→ **STATED TASK**:
Reproduce the passage on employee advocacy word for word, from "4. Use cases" up to and including "on your site.".

→ **TEXT SEGMENT**:

☆ ☆ ☆ ☆

5) Employee engagement: To run a successful company you need your employees to be  involved and invested. Employee advocacy is a brilliant way of making that happen, because by trusting your employees to represent you on social, you’re aligning everyone with a common cause. Common goals are a powerful way of bringing out the passion in people and encouraging them to work together.
6) Raised revenues & conversion odds: Like we’ve discussed with statistics, conversions on social are higher through employee advocacy and can directly help in raising your company’s  revenues.

4. Use cases of social employee advocacy

Social employee advocacy can be employed by organizations across industries trying to achieve any goal on social media. Be it branding, selling, registrations, recruitment or employee engagement, employee advocacy can be used to give any of those efforts a significant boost.

1) Employee advocacy amplifies your social media marketing efforts

There are  4 major goals in social media marketing –
a. Raising awareness of your brand
b. Driving more traffic to your blog/ site
c. Aiming at increasing time spent by visitors on your site.
d. Increasing total conversions arising from social media
To make people spend more time on your site, you’ll have to produce brilliant content that’ll engage your visitors. But you can drastically improve 3 out of 4 of these goals (a,b and d) with employee advocacy. Anything you sell on social media – products, ideas, events, causes; they can be made more compelling, credible and visible with your employees’ participation.

2) Employee advocacy increases brand awareness

The cultural dynamics have changed, hinged on the social revolution. Influential branding now depends on understanding what Douglas Holt calls Crowdculture.

Crowdculture puts power back in the hands of people. Internet users can now skip ads. To get their attention you have to engage them, entertain them and humor them. To get them to trust you, you have to distance yourself from the untouchable brand concept and start embracing ‘the people trust people’ concept. Your audience will bond with you better if your messages come from sources like your employees, rather than just your brand accounts. Employee advocacy is a great way of making that happen.

3) Social recruitment and employer branding

As a company, you’re not only trying to attract the interested audience and customers, but also the right talent for recruitment. This is why your image on social as an employer matters. Who better to build your employer brand on social than your employees?

☆ ☆ ☆ ☆

→ **DATA SEGMENT**:
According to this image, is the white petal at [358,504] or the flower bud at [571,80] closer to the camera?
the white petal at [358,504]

☆ ☆ ☆ ☆

→ **PROBLEM SOLUTION**:
4. Use cases of social employee advocacy

Social employee advocacy can be employed by organizations across industries trying to achieve any goal on social media. Be it branding, selling, registrations, recruitment or employee engagement, employee advocacy can be used to give any of those efforts a significant boost.

1) Employee advocacy amplifies your social media marketing efforts

There are  4 major goals in social media marketing –
a. Raising awareness of your brand
b. Driving more traffic to your blog/ site
c. Aiming at increasing time spent by visitors on your site.